→ MATERIAL SUPPLIED
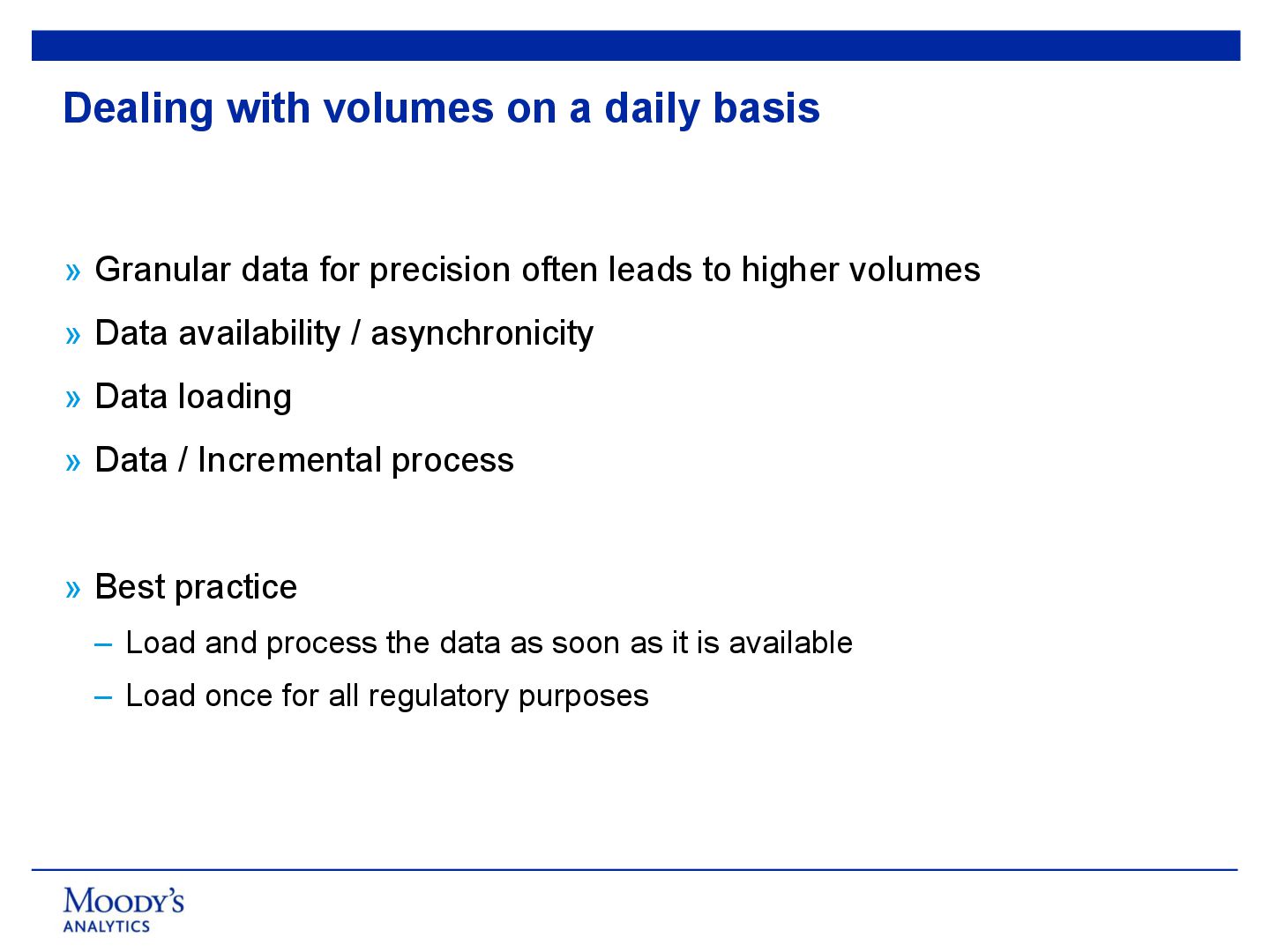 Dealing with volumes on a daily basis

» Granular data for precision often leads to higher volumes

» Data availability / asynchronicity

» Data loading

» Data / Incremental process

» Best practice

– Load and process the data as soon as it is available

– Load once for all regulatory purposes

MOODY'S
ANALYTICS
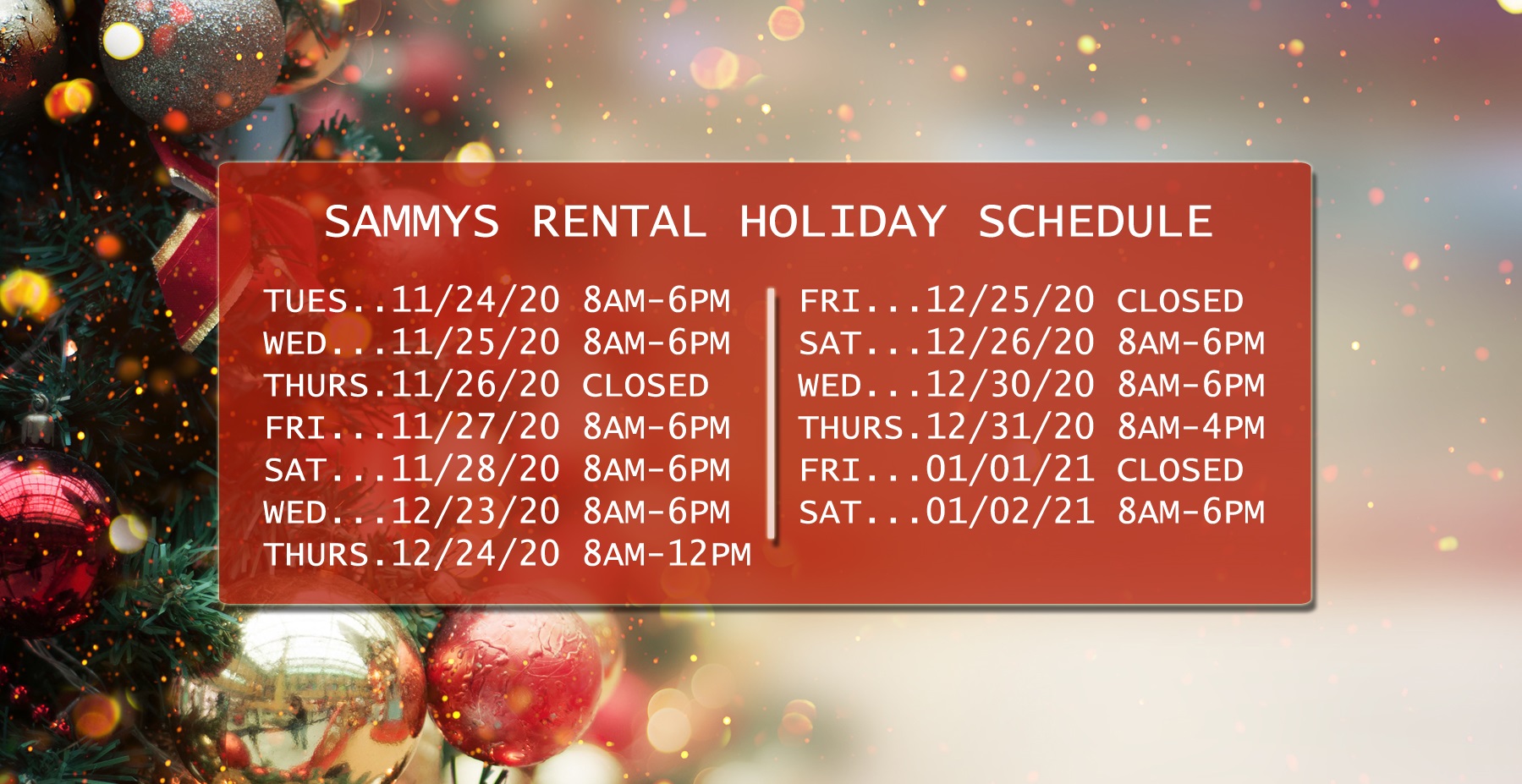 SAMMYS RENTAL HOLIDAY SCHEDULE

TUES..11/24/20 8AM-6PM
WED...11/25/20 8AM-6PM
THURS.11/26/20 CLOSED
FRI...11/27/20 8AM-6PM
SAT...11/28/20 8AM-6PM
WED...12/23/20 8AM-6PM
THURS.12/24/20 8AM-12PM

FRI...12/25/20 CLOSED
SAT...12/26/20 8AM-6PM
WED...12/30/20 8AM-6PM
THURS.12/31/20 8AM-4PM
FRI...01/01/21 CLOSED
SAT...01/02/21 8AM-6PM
...
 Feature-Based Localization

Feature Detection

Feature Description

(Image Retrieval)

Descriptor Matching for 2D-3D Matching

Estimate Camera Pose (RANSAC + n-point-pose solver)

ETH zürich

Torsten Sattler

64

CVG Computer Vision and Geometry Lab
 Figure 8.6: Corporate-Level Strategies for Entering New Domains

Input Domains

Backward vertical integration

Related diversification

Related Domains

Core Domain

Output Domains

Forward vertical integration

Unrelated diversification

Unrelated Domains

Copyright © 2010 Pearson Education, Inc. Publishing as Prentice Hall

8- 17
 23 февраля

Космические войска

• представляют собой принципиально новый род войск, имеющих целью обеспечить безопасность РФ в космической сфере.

→ WHAT YOU HAVE TO DO
Among the entries, find every line holding "diversification" and return it.

→ ANSWER FOR THIS EXERCISE
Related diversification
Unrelated diversification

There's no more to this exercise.